More than one in two people with elderly neighbours say they help them out on a regular basis.
From taking bins out and trips to the shops to popping round for a chat and a cup of tea, the research for Engage Mutual reveals a strong sense of community spirit. Fifty six per cent of people surveyed reported that they frequently do little things to help their older neighbours.
helping older neighbours out
At a time when older people can sometimes feel lonely, according to a study by Age UK the Engage Mutual research asked 1,008 UK adults aged between 45-60 what they did to help their older neighbours out.
Top tasks people said they did to help older neighbours included:
keeping a general eye on them (44 per cent)
going round for a chat or cup of tea (25 per cent)
taking their bins out on collection day (13 per cent)
helping out with the gardening (10 per cent)
driving them to the shops (8 per cent)
taking them to medical appointments (8 per cent)

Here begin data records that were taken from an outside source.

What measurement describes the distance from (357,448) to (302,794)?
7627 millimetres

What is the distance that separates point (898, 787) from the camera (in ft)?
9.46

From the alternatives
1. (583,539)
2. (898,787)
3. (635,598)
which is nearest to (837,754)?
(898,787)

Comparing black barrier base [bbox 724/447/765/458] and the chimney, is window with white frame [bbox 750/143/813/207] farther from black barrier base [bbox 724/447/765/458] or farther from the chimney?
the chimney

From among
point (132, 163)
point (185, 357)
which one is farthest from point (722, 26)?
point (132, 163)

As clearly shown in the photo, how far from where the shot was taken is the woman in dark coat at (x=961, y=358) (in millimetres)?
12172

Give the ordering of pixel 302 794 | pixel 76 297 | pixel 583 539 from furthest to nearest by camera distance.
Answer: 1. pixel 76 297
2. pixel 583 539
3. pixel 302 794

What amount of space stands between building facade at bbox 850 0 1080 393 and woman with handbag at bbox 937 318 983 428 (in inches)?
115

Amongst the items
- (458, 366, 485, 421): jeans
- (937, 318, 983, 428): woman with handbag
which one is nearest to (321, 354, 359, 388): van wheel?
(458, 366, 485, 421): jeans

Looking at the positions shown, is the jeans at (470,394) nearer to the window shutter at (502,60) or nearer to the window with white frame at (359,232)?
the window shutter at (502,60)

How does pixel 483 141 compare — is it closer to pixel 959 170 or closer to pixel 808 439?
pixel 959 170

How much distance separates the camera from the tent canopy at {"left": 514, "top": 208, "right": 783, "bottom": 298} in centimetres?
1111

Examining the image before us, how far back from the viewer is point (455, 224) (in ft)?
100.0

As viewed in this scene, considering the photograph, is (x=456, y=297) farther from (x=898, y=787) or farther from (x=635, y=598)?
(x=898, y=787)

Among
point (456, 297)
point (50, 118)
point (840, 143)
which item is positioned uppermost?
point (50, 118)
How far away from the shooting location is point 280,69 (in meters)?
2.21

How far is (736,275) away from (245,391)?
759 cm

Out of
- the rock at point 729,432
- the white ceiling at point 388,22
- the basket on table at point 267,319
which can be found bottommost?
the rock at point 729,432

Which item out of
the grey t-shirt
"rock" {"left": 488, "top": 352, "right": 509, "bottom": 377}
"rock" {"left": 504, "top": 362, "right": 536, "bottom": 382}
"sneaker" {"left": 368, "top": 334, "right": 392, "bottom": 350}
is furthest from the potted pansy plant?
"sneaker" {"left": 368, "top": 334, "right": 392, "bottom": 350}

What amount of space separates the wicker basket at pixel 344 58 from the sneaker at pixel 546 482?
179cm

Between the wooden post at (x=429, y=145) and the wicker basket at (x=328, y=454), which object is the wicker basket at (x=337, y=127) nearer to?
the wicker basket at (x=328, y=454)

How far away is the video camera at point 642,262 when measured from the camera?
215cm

The research also found that people who couldn’t see their own parents very often were more likely to keep an eye out for an elderly neighbour (63 per cent). Those on lower incomes (up to £19k) were also more likely to help out (63 per cent).
keeping in touch with families
A further 74 per cent of those surveyed said they were familiar with their elderly nighbour’s family when they came to visit. Sixteen per cent had even swapped phone numbers with them to keep in touch.
Yorkshire was the region where most people helped their neighbours (65 per cent) with people in the Northwest helping out the least (49 per cent).
Karl Elliott, Marketing Director at Engage Mutual said: “Our research shows that there is a strong sense of community spirit in Britain today that goes beyond looking after one’s own family and friends. Neighbours play an important role in supporting older people, and in helping them to live independently for as long as possible.”
The research was undertaken for engage with you by YouGov between 4-9 April 2012. The survey polled a GB representative sample of 1,008 people aged 45-60 who had elderly parents.